I was expecting 'from_ref' to be deleted when each execution of the returned lambda runs. Here's my reasoning: once count_up_in_2s is run, from_ref is popped off the stack, yet because the returned lambda isn't neccessarily ran straight away, since it's returned, there isn't another reference in existence for a brief period until the same reference is pushed back on when the lambda is actually run, so shouldn't shared_ptr's reference count hit zero and then delete the data?

Unless C++11's lambda capturing is a great deal more clever than I'm giving it credit for, which if it is, I'll be pleased. If this is the case, can I assume that C++11's variable capturing will allow all the lexical scoping/closure trickery a la Lisp as long as /something/ is taking care of dynamically allocated memory? Can I assume that all captured references will stay alive until the lambda itself is deleted, allowing me to use smart_ptrs in the above fashion?

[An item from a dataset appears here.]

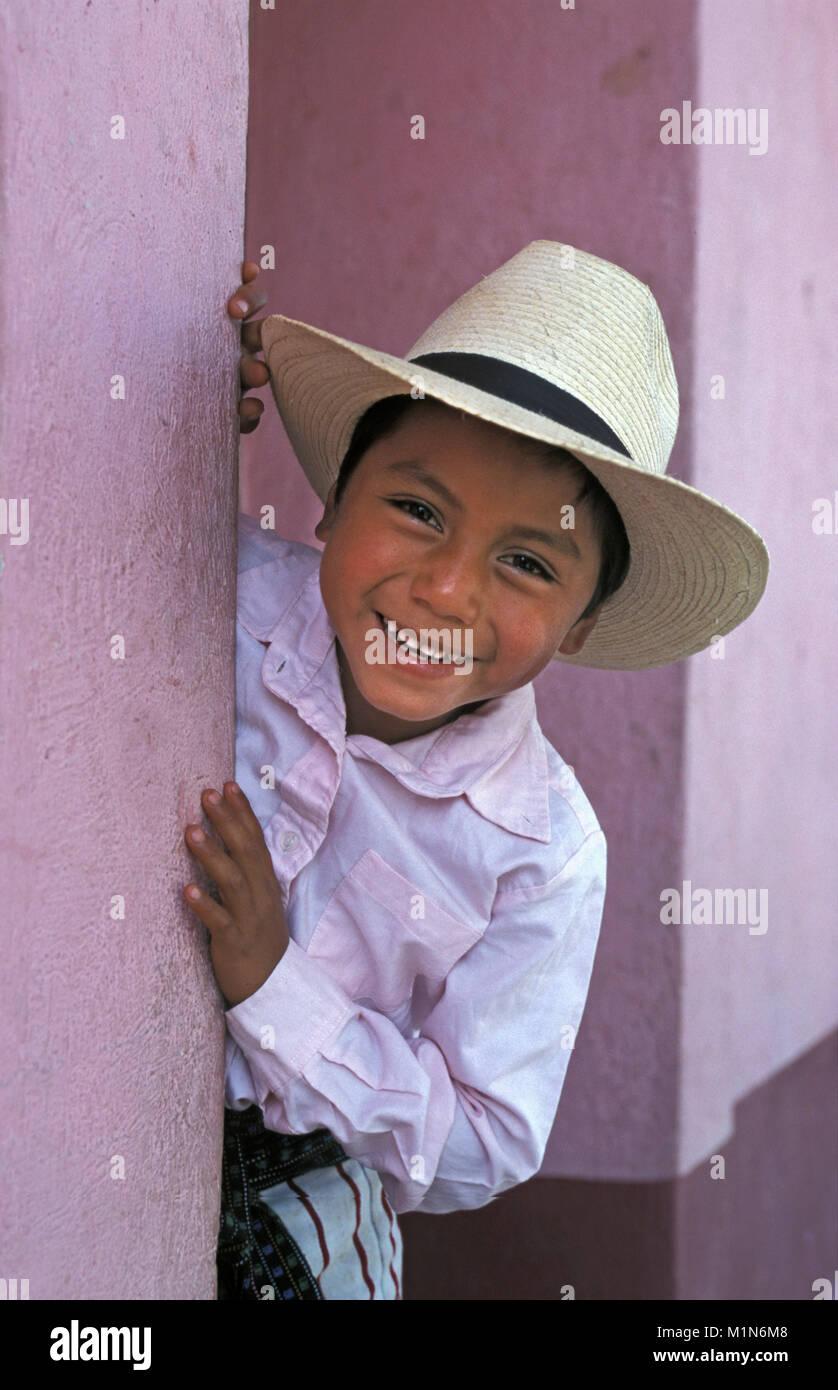 Guatemala. Santiago de Atitlšn. Lago de Atitlan. Maya indian wearing hat. Boy. Portrait. - Stock Image
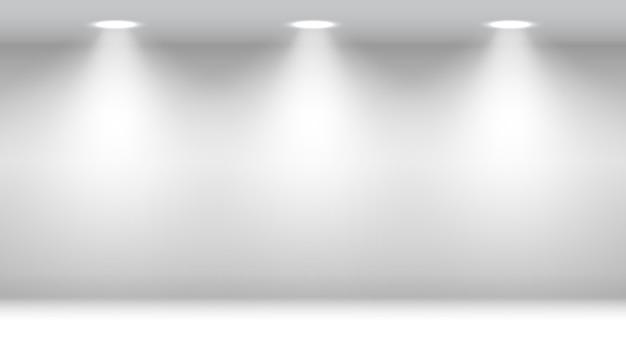Sala branca com holofotes. estúdio em branco.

If this is as I think it is, doesn't this mean that C++11 allows expressive higher-order programming? If so, I think the C++11 committee did an excellent job =)

Answer 1

The lambda captures from_ref by value, so it makes a copy. Because of this copy, the ref count is not 0 when from_ref gets destroyed, it is 1 because of the copy that still exists in the lambda.

Answer 2

The following:

std::shared_ptr<int> from_ref(new int(from));
return [from_ref]() { return *from_ref += 2; };

is mostly equivalent to this:

std::shared_ptr<int> from_ref(new int(from));
class __uniqueLambdaType1432 {
  std::shared_ptr<int> capture1;
 public:        
  __uniqueLambdaType1432(std::shared_ptr<int> capture1) :
    capture1(capture1) { 
  }
  decltype(*capture1 += 2) operator ()() const {
    return *capture1 += 2;
  }
};
return __uniqueLambdaType1432(from_ref);

where __uniqueLambdaType1432 is a program-globally unique type distinct from any other, even other lambda types generated by a lexically identical lambda expression. Its actual name is not available to the programmer, and besides the object resulting from the original lambda expression, no other instances of it can be created because the constructor is actually hidden with compiler magic.

Answer 3

from_ref is captured by value.

Your reasoning works if you substitute

return [from_ref]() { return *from_ref += 2; };

with

return [&from_ref]() { return *from_ref += 2; };